→ **Texte source**:
|---|
IL COLLAIT NOS VOITURES A LA ROUTE

Certains hommes entrent dans la vie sur une route toute faite, que les autres ont pris la peine de niveler pour eux.
Il ne leur reste qu’à se laisser guider par ceux qui l’on construit.
Ce fut le cas de Maurice Houdaille.
Son nom, comme celui de tous ceux qui ont créé l’industrie automobile ne représente aujourd’hui qu’un bout de métal. Cherchons l’homme…

Son père était propriétaire d’une fabrique de cristal à Choisy-le-Roi. Maurice vint au monde sous cette étiquette et à cette enseigne « Houdaille et Trinquet, cristallerie ».

Naître à Choisy-Le-Roi en 1880 entre des rues mal pavées où le talon s’escrimait dur et les étagères où s’alignaient des modèles de coupes pour fêtes rarissimes, cela ne présentait aucun problème.
L’équilibre était vite trouvé à condition d’aimer le cristal et de ne pas en démordre.
|---|
→ **Lignes de données**:
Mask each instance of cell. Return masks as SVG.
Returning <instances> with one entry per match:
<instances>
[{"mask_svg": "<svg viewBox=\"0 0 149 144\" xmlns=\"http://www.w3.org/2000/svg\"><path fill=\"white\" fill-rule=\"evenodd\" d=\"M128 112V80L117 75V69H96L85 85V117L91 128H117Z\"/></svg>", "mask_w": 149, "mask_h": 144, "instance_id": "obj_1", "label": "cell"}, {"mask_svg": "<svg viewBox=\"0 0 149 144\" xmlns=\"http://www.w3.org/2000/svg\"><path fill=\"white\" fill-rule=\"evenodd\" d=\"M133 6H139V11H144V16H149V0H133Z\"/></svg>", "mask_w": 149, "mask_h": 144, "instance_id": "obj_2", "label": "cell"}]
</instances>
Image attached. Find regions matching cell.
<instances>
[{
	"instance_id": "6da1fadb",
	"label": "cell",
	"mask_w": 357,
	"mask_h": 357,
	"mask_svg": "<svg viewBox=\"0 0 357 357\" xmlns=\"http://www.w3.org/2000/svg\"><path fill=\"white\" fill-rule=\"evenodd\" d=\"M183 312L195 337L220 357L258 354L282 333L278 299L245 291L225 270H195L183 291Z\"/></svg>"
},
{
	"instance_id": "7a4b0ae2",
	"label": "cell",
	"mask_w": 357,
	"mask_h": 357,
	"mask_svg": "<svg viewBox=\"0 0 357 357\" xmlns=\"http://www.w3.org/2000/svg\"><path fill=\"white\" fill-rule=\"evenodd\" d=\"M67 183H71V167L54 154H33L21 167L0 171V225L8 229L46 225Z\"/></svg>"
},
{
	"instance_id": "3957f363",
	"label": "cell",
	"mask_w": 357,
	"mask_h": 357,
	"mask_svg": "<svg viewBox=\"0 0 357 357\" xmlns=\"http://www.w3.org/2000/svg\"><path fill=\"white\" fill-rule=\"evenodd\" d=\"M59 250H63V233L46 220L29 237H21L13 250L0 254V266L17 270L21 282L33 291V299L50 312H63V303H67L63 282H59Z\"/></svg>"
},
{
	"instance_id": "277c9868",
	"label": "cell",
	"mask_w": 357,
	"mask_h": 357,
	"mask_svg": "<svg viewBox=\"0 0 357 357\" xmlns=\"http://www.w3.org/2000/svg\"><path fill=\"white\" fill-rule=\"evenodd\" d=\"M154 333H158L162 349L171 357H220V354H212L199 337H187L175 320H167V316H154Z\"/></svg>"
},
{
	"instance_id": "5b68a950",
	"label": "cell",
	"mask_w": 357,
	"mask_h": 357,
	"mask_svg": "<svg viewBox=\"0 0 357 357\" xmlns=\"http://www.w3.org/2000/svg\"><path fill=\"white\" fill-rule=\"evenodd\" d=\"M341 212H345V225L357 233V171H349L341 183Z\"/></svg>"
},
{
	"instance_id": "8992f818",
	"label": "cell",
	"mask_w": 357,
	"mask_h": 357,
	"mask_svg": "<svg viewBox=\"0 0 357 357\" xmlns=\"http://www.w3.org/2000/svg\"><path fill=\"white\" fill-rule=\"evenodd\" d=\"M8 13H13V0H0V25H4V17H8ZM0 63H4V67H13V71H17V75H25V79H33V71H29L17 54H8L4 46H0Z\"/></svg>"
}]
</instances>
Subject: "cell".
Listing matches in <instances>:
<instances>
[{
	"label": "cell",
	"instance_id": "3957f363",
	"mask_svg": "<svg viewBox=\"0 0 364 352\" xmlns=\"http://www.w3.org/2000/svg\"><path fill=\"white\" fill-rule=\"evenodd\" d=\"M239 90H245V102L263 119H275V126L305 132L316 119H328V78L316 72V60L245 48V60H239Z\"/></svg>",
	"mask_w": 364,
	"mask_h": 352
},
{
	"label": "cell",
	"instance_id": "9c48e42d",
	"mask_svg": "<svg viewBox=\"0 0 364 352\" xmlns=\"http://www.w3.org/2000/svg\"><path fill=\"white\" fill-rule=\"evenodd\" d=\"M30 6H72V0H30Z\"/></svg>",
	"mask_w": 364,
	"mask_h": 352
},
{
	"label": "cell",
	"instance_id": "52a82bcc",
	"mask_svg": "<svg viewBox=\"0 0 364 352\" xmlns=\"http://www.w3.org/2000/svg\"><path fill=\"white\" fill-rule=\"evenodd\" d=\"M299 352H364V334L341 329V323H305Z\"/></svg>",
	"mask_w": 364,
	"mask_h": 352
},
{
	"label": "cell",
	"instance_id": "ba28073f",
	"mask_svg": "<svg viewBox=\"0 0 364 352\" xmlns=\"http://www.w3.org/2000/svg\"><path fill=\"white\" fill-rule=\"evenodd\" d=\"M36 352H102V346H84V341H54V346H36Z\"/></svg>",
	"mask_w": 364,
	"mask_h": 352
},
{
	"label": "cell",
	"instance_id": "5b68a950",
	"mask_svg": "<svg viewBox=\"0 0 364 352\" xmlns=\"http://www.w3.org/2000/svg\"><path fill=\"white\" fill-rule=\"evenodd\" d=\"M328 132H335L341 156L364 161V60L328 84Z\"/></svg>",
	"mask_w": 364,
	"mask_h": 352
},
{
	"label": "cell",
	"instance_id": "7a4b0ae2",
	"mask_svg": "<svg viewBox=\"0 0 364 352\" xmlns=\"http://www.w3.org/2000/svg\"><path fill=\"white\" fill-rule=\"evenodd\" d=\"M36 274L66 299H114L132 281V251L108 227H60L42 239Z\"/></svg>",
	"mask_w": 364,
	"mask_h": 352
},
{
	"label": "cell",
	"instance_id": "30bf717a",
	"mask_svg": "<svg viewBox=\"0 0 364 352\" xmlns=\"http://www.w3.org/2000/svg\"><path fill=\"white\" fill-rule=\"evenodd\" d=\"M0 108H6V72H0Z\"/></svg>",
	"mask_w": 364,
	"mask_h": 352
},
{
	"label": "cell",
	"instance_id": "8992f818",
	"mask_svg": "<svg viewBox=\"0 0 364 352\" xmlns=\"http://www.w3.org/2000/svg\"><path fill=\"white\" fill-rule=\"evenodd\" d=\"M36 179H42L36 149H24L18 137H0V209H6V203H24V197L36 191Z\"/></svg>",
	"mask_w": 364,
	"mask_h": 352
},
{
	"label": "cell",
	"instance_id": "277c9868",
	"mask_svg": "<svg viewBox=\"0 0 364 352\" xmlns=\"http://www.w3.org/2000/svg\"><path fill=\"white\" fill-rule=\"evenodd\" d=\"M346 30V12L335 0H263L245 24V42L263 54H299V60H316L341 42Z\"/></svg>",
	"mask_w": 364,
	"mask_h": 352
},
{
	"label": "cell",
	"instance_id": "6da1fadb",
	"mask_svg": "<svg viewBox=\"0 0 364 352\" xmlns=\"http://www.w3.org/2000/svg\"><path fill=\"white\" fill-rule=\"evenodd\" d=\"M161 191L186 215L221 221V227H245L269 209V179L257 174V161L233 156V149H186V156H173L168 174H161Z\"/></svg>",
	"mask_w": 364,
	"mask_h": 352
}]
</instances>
|---|
→ **Tâches**:
(a) Citez mot pour mot le passage du texte sur Maurice Houdaille qui va de « IL COLLAIT NOS » à « niveler pour eux. », bornes incluses.
(b) D'après le texte sur Maurice Houdaille, répondez aux questions suivantes.
(i) Dans quelle ville le père de Maurice Houdaille possédait-il une fabrique de cristal ?
(ii) Quelle enseigne portait cette fabrique ?
(iii) En quelle année Maurice Houdaille est-il né ?

→ **Corrigé des exercices**:
(a)
IL COLLAIT NOS VOITURES A LA ROUTE

Certains hommes entrent dans la vie sur une route toute faite, que les autres ont pris la peine de niveler pour eux.

(b)
(i) À Choisy-le-Roi.
(ii) « Houdaille et Trinquet, cristallerie ».
(iii) En 1880.